* START Document section *
Nandan
Nandan

Reputation: 55

Are there any constants in C++ which can be used as minimum/maximum values in comparisons

Are the terms INT_MIN and INT_MAX used as constants in number comparisons as initial maximum and minimum values respectively?

Upvotes: 1

Views: 94

Answers (3)

Bob__
Bob__

Reputation: 12779

Not necessarily.

The other answers show how to use the templates available in header <limits>, but

...in number comparisons as initial maximum and minimum values...

You can actually choose the first value of a range.

See e.g. one of the possible implementations of std::max_element shown at https://en.cppreference.com/w/cpp/algorithm/max_element (comments mine):

template<class ForwardIt>
ForwardIt max_element(ForwardIt first, ForwardIt last)
{
    if (first == last) return last;     //     The range is empty

    ForwardIt largest = first;          // <-- Start with the first one
    ++first;
    for (; first != last; ++first) {
        if (*largest < *first) {
            largest = first;
        }
    }
    return largest;
}

Upvotes: 0

gsamaras
gsamaras

Reputation: 73384

Yes, std::numeric_limits.
* END Document section *
* START Data segment *
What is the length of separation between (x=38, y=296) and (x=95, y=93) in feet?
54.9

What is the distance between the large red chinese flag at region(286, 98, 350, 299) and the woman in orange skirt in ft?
* END Data segment *
Tasks and exercises
(A) In the C++ thread, which header's templates does Bob__ say the other answers use?
(B) Reproduce verbatim the part of the C++ thread from "Reputation: 12779" to "and minimum values...".
(C) Continue the C++ thread from its final line.

Answers to the exercise
(A) The header <limits>.

(B)
Reputation: 12779

Not necessarily.

The other answers show how to use the templates available in header <limits>, but

...in number comparisons as initial maximum and minimum values...

(C)
Example:

// numeric_limits example
#include <iostream>     // std::cout
#include <limits>       // std::numeric_limits

int main () {
  std::cout << std::boolalpha;
  std::cout << "Minimum value for int: " << std::numeric_limits<int>::min() << '\n';
  std::cout << "Maximum value for int: " << std::numeric_limits<int>::max() << '\n';
  std::cout << "int is signed: " << std::numeric_limits<int>::is_signed << '\n';
  std::cout << "Non-sign bits in int: " << std::numeric_limits<int>::digits << '\n';
  std::cout << "int has infinity: " << std::numeric_limits<int>::has_infinity << '\n';
  return 0;
}

Possible output:

Minimum value for int: -2147483648
Maximum value for int: 2147483647
int is signed: true
Non-sign bits in int: 31
int has infinity: false

Upvotes: 6

velmafia
velmafia

Reputation: 26

std::numeric_limits provide you what you are looking for (and many more).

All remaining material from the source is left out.